On 1/18/12 9:55 PM, William Stein wrote:
On Wed, Jan 18, 2012 at 7:34 PM, Jason Grout
<jason-s...@creativetrax.com>  wrote:
On 1/18/12 8:42 PM, William Stein wrote:

On Wed, Jan 18, 2012 at 6:38 PM, William Stein<wst...@gmail.com>    wrote:

On Wed, Jan 18, 2012 at 3:40 PM, Ivan Andrus<darthand...@gmail.com>
  wrote:

On Jan 18, 2012, at 11:23 PM, William Stein wrote:

On Wed, Jan 18, 2012 at 2:20 PM, Jason Grout
<jason-s...@creativetrax.com>    wrote:

On 1/18/12 4:05 PM, Volker Braun wrote:


In the recent thread about running the singlecell server on port 80,
William hinted that aleph is supposed to be that. But I can't get it
do
do anything but throw HTTP-500 internal server errors. Since I am
once
again at an institution that blocks ports != 80 on wifi it would be
helpful if there were a way to connect to the single cell server. Do
I
need some magic sauce to connect to aleph or what is going on?

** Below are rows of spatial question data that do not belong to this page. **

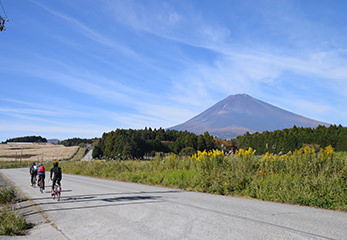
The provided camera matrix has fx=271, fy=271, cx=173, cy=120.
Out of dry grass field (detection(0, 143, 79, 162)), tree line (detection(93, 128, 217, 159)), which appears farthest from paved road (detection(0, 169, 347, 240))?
dry grass field (detection(0, 143, 79, 162))

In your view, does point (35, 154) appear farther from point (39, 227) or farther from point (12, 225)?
point (12, 225)

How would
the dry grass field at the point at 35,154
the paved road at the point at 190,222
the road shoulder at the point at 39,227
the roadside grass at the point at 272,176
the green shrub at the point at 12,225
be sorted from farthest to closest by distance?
the dry grass field at the point at 35,154, the roadside grass at the point at 272,176, the green shrub at the point at 12,225, the road shoulder at the point at 39,227, the paved road at the point at 190,222

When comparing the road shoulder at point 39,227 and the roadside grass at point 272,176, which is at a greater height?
the roadside grass at point 272,176

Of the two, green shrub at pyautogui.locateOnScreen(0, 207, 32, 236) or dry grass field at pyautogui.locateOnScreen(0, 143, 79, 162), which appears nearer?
green shrub at pyautogui.locateOnScreen(0, 207, 32, 236)

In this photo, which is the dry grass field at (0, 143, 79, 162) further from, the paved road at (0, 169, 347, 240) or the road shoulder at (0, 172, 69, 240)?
the paved road at (0, 169, 347, 240)

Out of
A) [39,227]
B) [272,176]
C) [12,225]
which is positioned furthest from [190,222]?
[272,176]

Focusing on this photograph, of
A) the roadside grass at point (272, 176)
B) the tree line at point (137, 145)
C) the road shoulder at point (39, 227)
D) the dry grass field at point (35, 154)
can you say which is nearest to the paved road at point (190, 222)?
the road shoulder at point (39, 227)

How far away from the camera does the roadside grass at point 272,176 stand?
877 cm

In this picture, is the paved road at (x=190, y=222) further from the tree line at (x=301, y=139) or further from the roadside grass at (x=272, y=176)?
the tree line at (x=301, y=139)

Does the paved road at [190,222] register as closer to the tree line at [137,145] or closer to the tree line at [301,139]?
the tree line at [301,139]

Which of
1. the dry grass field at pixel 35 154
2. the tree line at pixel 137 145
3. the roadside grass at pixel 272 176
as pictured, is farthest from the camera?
the dry grass field at pixel 35 154

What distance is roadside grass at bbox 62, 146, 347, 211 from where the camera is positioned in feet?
28.8

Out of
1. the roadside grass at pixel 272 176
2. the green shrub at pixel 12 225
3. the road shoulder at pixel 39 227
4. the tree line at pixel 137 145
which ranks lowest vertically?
the road shoulder at pixel 39 227

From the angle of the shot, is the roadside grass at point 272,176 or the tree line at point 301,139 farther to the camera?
the tree line at point 301,139
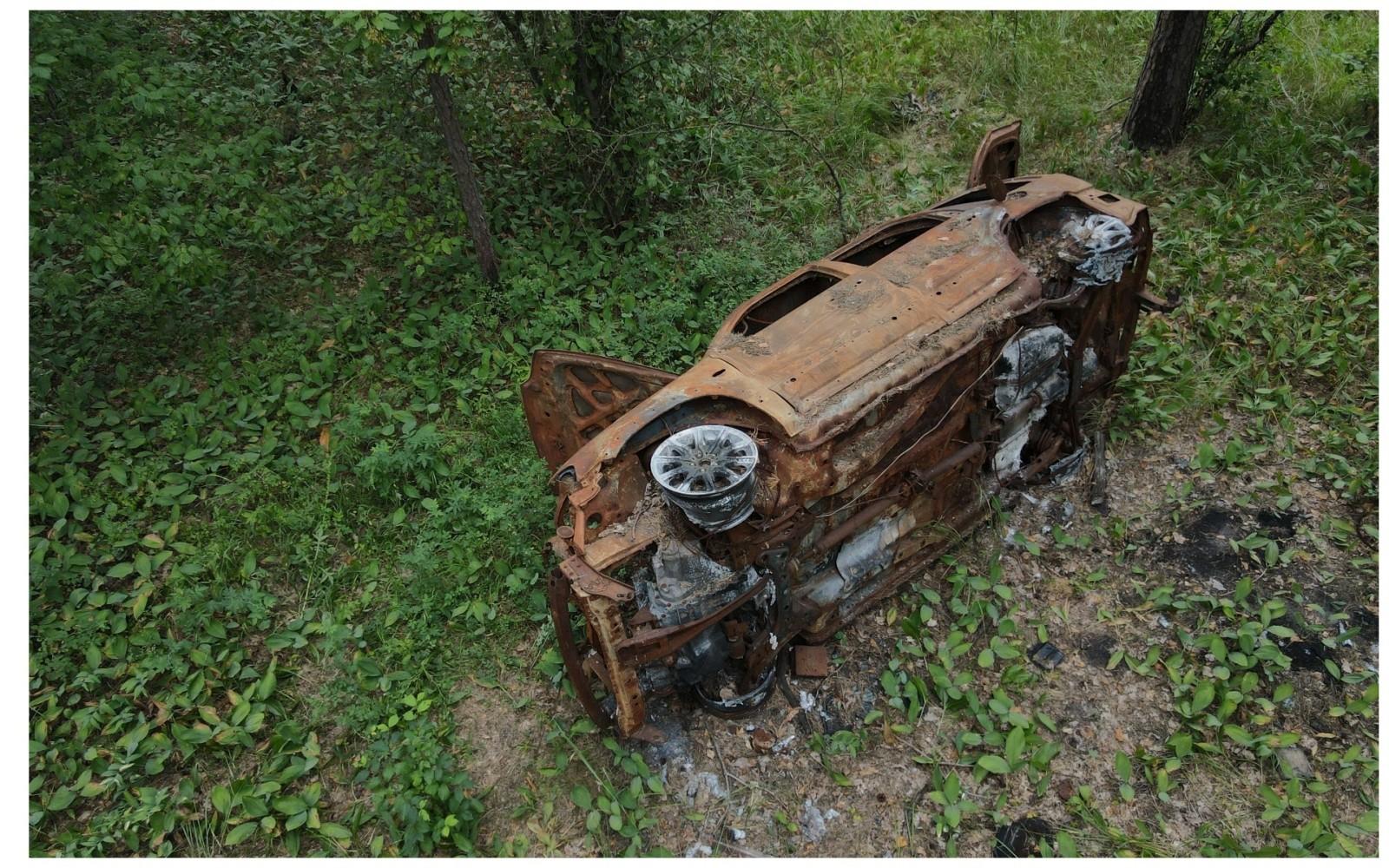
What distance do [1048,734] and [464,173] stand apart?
5.09 meters

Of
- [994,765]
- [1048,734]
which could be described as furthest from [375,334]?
[1048,734]

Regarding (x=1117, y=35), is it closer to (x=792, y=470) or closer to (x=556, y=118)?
(x=556, y=118)

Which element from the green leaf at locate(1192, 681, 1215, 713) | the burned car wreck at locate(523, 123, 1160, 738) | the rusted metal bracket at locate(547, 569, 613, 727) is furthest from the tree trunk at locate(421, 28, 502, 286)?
the green leaf at locate(1192, 681, 1215, 713)

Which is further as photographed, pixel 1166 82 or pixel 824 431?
pixel 1166 82

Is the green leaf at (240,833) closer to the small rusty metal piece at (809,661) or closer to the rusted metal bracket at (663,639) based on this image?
the rusted metal bracket at (663,639)

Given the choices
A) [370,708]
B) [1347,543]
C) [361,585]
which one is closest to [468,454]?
[361,585]

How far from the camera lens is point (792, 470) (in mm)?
4055

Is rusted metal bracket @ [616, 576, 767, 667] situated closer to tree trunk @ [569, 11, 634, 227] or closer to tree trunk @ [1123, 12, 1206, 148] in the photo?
tree trunk @ [569, 11, 634, 227]

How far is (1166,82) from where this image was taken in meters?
7.34

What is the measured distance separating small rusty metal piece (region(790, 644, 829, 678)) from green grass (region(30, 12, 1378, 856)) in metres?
1.02

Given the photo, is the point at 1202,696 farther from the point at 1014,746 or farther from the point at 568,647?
the point at 568,647

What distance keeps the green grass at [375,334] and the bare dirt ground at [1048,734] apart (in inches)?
9.8

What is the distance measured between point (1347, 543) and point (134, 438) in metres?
7.28

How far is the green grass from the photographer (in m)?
4.52
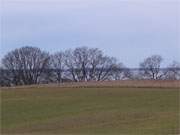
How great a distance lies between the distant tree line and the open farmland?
3750cm

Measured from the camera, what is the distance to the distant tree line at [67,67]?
9006 cm

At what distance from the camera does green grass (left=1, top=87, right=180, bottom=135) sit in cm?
2462

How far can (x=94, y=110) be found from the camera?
34344mm

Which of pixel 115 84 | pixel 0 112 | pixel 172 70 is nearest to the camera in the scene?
pixel 0 112

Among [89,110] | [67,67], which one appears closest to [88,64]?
[67,67]

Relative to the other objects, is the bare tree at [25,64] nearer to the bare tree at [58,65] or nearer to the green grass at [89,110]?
the bare tree at [58,65]

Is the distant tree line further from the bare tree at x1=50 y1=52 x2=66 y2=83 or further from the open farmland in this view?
the open farmland

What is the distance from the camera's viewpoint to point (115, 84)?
54.6 meters

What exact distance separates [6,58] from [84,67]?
46.1 ft

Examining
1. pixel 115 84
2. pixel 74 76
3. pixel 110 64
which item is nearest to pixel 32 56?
pixel 74 76

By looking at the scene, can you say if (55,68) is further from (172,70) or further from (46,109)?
(46,109)

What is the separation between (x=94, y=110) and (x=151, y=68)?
59.6m

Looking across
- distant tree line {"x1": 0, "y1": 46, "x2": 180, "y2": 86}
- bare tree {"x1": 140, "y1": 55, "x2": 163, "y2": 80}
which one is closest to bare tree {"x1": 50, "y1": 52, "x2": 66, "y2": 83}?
distant tree line {"x1": 0, "y1": 46, "x2": 180, "y2": 86}

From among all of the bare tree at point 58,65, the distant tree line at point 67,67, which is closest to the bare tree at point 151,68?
the distant tree line at point 67,67
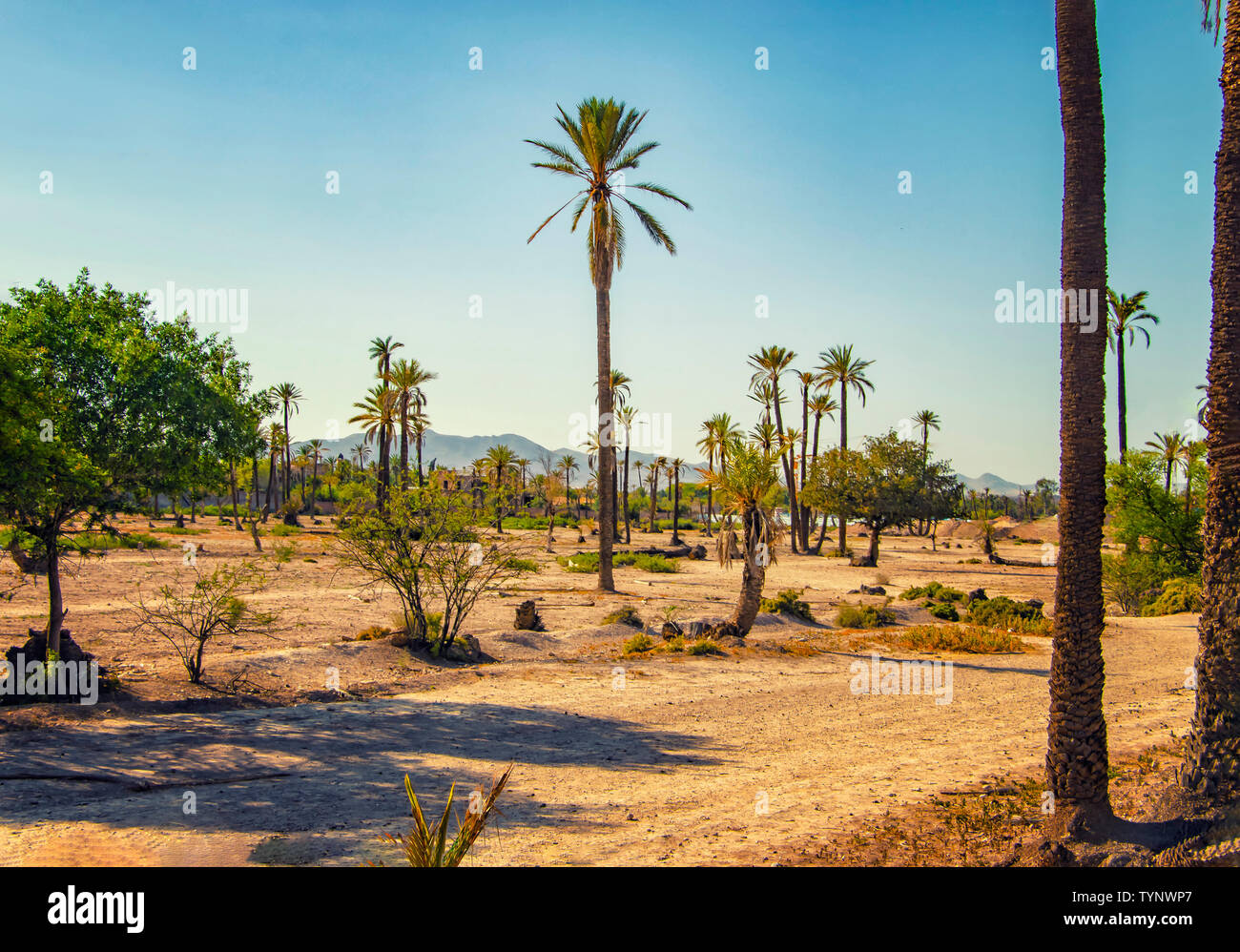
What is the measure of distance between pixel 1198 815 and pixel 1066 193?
5.75m

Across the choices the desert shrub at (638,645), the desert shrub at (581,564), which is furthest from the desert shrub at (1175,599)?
the desert shrub at (581,564)

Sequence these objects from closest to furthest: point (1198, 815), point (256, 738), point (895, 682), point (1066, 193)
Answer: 1. point (1198, 815)
2. point (1066, 193)
3. point (256, 738)
4. point (895, 682)

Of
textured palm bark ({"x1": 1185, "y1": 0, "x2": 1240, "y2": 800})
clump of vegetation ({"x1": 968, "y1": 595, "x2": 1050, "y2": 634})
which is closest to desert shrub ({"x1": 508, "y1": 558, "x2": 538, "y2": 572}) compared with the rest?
textured palm bark ({"x1": 1185, "y1": 0, "x2": 1240, "y2": 800})

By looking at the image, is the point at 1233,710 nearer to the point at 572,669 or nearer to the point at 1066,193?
the point at 1066,193

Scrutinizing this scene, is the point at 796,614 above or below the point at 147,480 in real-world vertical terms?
below

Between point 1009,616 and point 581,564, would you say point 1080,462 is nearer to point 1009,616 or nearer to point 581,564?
point 1009,616

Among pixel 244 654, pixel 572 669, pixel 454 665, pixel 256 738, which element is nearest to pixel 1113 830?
pixel 256 738

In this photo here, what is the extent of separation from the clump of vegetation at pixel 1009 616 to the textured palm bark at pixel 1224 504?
56.3ft

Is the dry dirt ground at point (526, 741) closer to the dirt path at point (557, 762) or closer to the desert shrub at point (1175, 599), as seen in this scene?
the dirt path at point (557, 762)

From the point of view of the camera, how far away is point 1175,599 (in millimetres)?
23141

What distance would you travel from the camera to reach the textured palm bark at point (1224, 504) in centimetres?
663

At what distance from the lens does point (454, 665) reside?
674 inches

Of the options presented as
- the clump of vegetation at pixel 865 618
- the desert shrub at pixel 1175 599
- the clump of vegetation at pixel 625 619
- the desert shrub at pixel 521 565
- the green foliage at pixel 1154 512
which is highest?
the green foliage at pixel 1154 512

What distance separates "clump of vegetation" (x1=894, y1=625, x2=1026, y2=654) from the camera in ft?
64.2
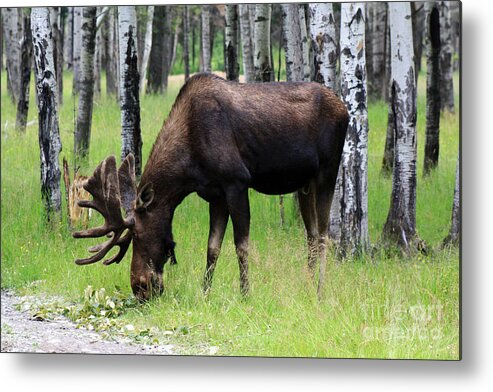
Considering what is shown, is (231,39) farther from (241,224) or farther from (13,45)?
(241,224)

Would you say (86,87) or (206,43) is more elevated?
(206,43)

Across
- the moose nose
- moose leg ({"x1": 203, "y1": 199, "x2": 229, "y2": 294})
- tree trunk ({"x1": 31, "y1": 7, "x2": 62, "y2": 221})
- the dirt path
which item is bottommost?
the dirt path

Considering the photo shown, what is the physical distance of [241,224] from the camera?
6.17m

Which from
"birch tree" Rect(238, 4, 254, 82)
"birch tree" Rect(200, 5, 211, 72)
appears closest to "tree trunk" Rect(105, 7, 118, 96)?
"birch tree" Rect(200, 5, 211, 72)

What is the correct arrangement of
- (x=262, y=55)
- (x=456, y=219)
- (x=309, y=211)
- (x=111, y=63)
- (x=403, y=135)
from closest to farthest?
(x=456, y=219)
(x=403, y=135)
(x=309, y=211)
(x=262, y=55)
(x=111, y=63)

A long time ago, aleph was the pre-cursor to the singlecell, but it is
no
longer running, and William hasn't redirected it to the singlecell
yet.


I have now:

    http://aleph.sagemath.org/

is now the same as sagemath.org:5467



Unless we're not planning to keep it around, I'm going to use
http://aleph.sagemath.org/ for the iPhone app since I've had problems with
the firewall on campus.


I'm happy to keep aleph.sagemath.org pointed at the single cell server
indefinitely.


I just did a little test of http://aleph.sagemath.org.  I made this
interact in aleph and also in sagenb.org:

@interact
def f(n=(1..10)):
     print n*n


With aleph, I can easily count to 4 from when I let go of the slider
until the number updates.  With sagenb.org, I can't even count to 1.
I.e., sagenb.org is *dramatically* faster at interacts than
aleph.sagenb.org, at least in this one test.    I've never though of
interacts on sagenb.org as "fast" before.

Jason, care to comment? Do other people see the same behavior?


We could adjust the polling intervals.  There are several polls going on
which are introducing delays:

1. The worker manager polling the database for new input (.1 seconds)

2. The worker manager polling the worker for output (.1 seconds; actually,
this is batched with (1) above).

3. The web browser polling the database for output (.4 seconds, I believe).

Ideally, we'd have one seamless client<---(websocket/zmq)---->worker
connection with no polling.  That's how things are done in the ipython
notebook.  We put the database and polling in the middle for scalability.

Thanks,

But the Sage notebook is doing all kinds of stupid polling and still
seems way, way faster to me than the single cell server.  Maybe the .4
second browser pulling is to blame, though I'm seeing more than .8
seconds total.   I'm looking forward to hearing back from somebody
else closer than Singapore about the comparison in times.


When I tried the above and hit "shift-enter" with the cursor not at
the very end, the shift-enter went through and mangled the text, but
the evaluation still happens.  I.e., if I put the cursor after "f", I
end up with:

def f
(n=(1..10)):
     print n*n

I think you have to call some codemirror2 api function to undo the
last thing (or something), but you're forgetting to do that.

Yes, I've noticed that too.  I think we're not canceling the enter.

In fact, the new codemirror just introduced a new way of dealing with keybindings. We haven't integrated the new codemirror into the singlecell yet.